Prüfung des Oberflächenisolationswiderstands (Surface Insulation Resistance)
Für diesen Versuch wurde eine SIR-Leiterplatte entsprechend Standard IPC B-24 verwendet. Das Flussmittel für jede dieser Lotpasten wurde mit einer 0,10  mm (4 mil) dicken Schablone auf drei der vier Lotstrukturen im SIR-Kammmuster gedruckt. 10 mm × 10 mm große Glasträger wurden auf einen Teil der mit Flussmittel gedruckten Kammmuster gelegt. Zwei Kammmuster wurden auf diese Weise abgedeckt. Die Glasträger wurden auf dem SIR-Abschnitt mit einem Hochtemperaturband von 3M gesichert, um während des anschließenden Konvektions-Reflows ein Verschieben zu verhindern. Der Reflowprozess wurde in einem Konvektionsofen mit einer Spitzentemperatur von 244 °C durchgeführt. Abgesehen von der Vorbereitung der Probe führte man die SIR-Prüfung gemäß J-STD-004B durch.

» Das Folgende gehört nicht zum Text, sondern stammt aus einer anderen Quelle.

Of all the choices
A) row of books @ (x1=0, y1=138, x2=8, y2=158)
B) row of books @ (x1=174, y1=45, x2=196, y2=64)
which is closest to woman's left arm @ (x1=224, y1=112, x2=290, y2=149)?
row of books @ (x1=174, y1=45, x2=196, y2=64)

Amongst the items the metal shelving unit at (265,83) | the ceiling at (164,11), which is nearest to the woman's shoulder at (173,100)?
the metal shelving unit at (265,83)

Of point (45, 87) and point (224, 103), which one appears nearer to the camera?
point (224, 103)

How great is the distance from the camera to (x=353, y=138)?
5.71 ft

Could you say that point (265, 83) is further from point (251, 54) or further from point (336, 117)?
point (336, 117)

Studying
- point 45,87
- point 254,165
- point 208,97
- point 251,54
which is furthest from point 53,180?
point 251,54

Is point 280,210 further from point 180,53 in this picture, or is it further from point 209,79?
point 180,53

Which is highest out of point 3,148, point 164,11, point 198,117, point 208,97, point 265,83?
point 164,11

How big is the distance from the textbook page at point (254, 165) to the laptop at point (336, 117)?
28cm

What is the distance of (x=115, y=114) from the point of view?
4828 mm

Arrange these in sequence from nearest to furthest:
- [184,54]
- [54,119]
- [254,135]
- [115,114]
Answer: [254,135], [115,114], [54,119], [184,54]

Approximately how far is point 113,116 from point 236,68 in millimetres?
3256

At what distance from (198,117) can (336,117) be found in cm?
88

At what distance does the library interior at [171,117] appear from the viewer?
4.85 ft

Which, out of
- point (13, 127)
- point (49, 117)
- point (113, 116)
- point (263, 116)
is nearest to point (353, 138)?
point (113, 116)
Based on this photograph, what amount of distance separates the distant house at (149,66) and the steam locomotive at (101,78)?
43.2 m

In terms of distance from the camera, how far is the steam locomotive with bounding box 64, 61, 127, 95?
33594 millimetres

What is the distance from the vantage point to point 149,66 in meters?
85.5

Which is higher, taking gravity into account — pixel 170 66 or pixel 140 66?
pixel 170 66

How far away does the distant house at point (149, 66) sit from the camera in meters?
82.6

Die SIR-Werte der Flussmittel auf dem Abschnitt ohne Glasträgerabdeckung (Standard-SIR-Prüfung) wurde zu Vergleichszwecken ebenfalls bewertet. In diesem Fall verflüchtigten sich natürlich alle Flussmittel und hinterließen trockene Rückstände auf dem Kammmuster. Dabei ist anzumerken, dass für die vorläufigen Versuche zuerst die Lotpaste auf die Kammmuster gedruckt, und dann die Glasträger aufgelegt wurden. Nach dem Reflowprozess waren die Flussmittelrückstände unter den Glasträgern trotz dieser Abdeckung trocken. Der Grund dafür ist ein zu hoher Abstand zur PCB aufgrund des auf dem Kammmuster durch den Pastendruck gebildeten Lötzinnrands. Um jedoch die eingeschränkte Verdampfung der Flussmittelreste bei geringem Spalt (niedriger Stand-off) nachzubilden, erwies sich das Aufdrucken des Flussmittels anstelle der Lotpaste als wirksamer, denn damit verblieben die Flussmittelrückstände dann feucht.
Die Ergebnisse
1. Bei der SIR-Standardprüfung konnten keine wesentlichen Unterschiede zwischen den verschiedenen Flussmitteln festgestellt werden, wobei die meisten Fluxer mit Ausnahme des Flussmittels A über einem Widerstand von 109 Ω lagen. Sobald ein Glasträger auf dem Prüfabschnitt zur Abdeckung aufgebracht war, dann waren jedoch die Werte der herkömmlichen Flussmittel ungenügend und der Widerstandswert lag deutlich unter 1 MΩ. Nur der Fluxer 33–76–1 lieferte als einziger einen tadellosen Durchgang während der Tests.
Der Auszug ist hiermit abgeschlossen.